SCABs

Getting over myself – By @josieaefinlay

By Josie Finlay  

 

Getting over myself

 

The other day at school, someone said something that made me realise I’m not sure I’ve been going about doing all this advertising stuff right at all. They were talking about a campaign they’d done, and they weren’t sure whether to keep it in their book. ‘It’s a bit weird,’ they said, ‘but my mates love it’.

 

This was a completely alien concept for me. None of my mates love any of my campaigns. That’s mainly because none of my mates have seen any of my campaigns. To be honest, the idea of showing them scares me.

 

Some of my least favourite moments of this year have been those times when you hand your book over at a crit.
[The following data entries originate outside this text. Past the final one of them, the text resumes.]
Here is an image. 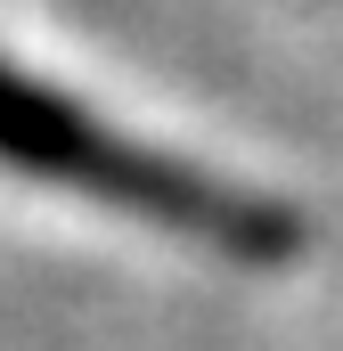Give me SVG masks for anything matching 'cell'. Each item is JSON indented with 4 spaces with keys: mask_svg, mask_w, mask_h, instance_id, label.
Wrapping results in <instances>:
<instances>
[{
    "mask_svg": "<svg viewBox=\"0 0 343 351\" xmlns=\"http://www.w3.org/2000/svg\"><path fill=\"white\" fill-rule=\"evenodd\" d=\"M0 164L25 180H49V188H74L90 204L139 213V221H156L188 245H213L229 262H294L303 254V213L294 204L229 188V180L196 172V164H180L147 139L106 131L74 98L16 74L8 58H0Z\"/></svg>",
    "mask_w": 343,
    "mask_h": 351,
    "instance_id": "obj_1",
    "label": "cell"
}]
</instances>
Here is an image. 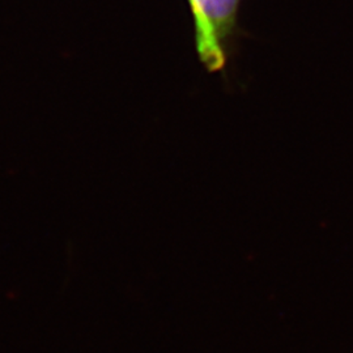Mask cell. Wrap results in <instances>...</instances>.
Segmentation results:
<instances>
[{"mask_svg":"<svg viewBox=\"0 0 353 353\" xmlns=\"http://www.w3.org/2000/svg\"><path fill=\"white\" fill-rule=\"evenodd\" d=\"M240 4L241 0H189L198 57L210 72L221 71L227 64Z\"/></svg>","mask_w":353,"mask_h":353,"instance_id":"obj_1","label":"cell"}]
</instances>
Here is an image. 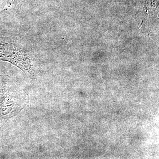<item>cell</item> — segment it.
<instances>
[{
  "label": "cell",
  "instance_id": "4",
  "mask_svg": "<svg viewBox=\"0 0 159 159\" xmlns=\"http://www.w3.org/2000/svg\"><path fill=\"white\" fill-rule=\"evenodd\" d=\"M3 43H2V42L0 41V48H1V47H2V46L4 45V44Z\"/></svg>",
  "mask_w": 159,
  "mask_h": 159
},
{
  "label": "cell",
  "instance_id": "3",
  "mask_svg": "<svg viewBox=\"0 0 159 159\" xmlns=\"http://www.w3.org/2000/svg\"><path fill=\"white\" fill-rule=\"evenodd\" d=\"M21 0H7L6 9H9L15 8Z\"/></svg>",
  "mask_w": 159,
  "mask_h": 159
},
{
  "label": "cell",
  "instance_id": "2",
  "mask_svg": "<svg viewBox=\"0 0 159 159\" xmlns=\"http://www.w3.org/2000/svg\"><path fill=\"white\" fill-rule=\"evenodd\" d=\"M159 0H145L143 11L145 14H150L158 9Z\"/></svg>",
  "mask_w": 159,
  "mask_h": 159
},
{
  "label": "cell",
  "instance_id": "1",
  "mask_svg": "<svg viewBox=\"0 0 159 159\" xmlns=\"http://www.w3.org/2000/svg\"><path fill=\"white\" fill-rule=\"evenodd\" d=\"M1 60L11 63L24 72L31 73L34 70L31 57L25 51H15L11 56L2 57Z\"/></svg>",
  "mask_w": 159,
  "mask_h": 159
}]
</instances>
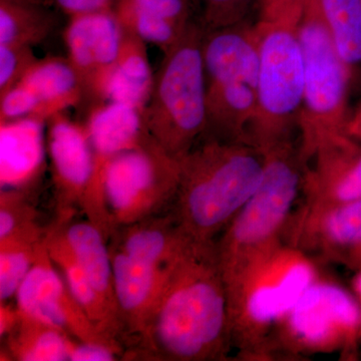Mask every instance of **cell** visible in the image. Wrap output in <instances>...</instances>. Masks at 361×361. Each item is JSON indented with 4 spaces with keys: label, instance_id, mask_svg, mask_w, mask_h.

Then you wait while the creatives flick through the whole thing, before they give you feedback all in one go. The Long Flick. I have to literally sit on my hands and bite my tongue to stop myself from caveating each campaign. ‘Oh, that’s kind of just scamps, we only came up with it this week.’ ‘Haha, yeah not sure the copy is quite right on that one!’ ‘Yeah that one’s old, not sure it quite makes sense?’ My new technique to distract myself during The Long Flick, is scribbling down some fake notes on something we’re working on, while covering my eyes with my hand so I can’t see which campaign they’re looking at. Every so often I’ll break the silence with a comment to my partner like ‘Warm in here isn’t it’. For some reason The Long Flick just feels so exposing, like they’re leafing through big pictures of my bum.

 

And it would be even more squirmworthy showing my work to my mates outside SCA. Even the most senior ECDs have been through the whole crit saga before – they know what it’s like! My friends wouldn’t understand! What if they didn’t ‘get’ a campaign? It would be so embarrassing!

 

What I’ve been doing is a crime, really. I’ve let my work sit in the dark and wallow there between crits. My posters are lonely, my experiential ideas are bored and my cute little DM ideas have vitamin D deficiencies. So I’ve decided that this precious attitude of mine has got to be the first thing to change: in term 3, all my campaigns are going to have to go through the mate test. SCA mates are fine, but outside mates are even better – they’re the ones who ads are for, really. People who don’t get clever references to old ads, or niche in-jokes birthed in the depths of St Matthew’s Church. People who don’t actually want to look at ads at all.

 

The mate test is for me as much as for the quality of my work: I’ve got to learn to show my stuff to people with pride, and not as if I’m at the doctor with a vaguely embarrassing skin condition. It’s time for some real self-care. Because if you don’t love your own book, how in the hell is anyone else gonna love it?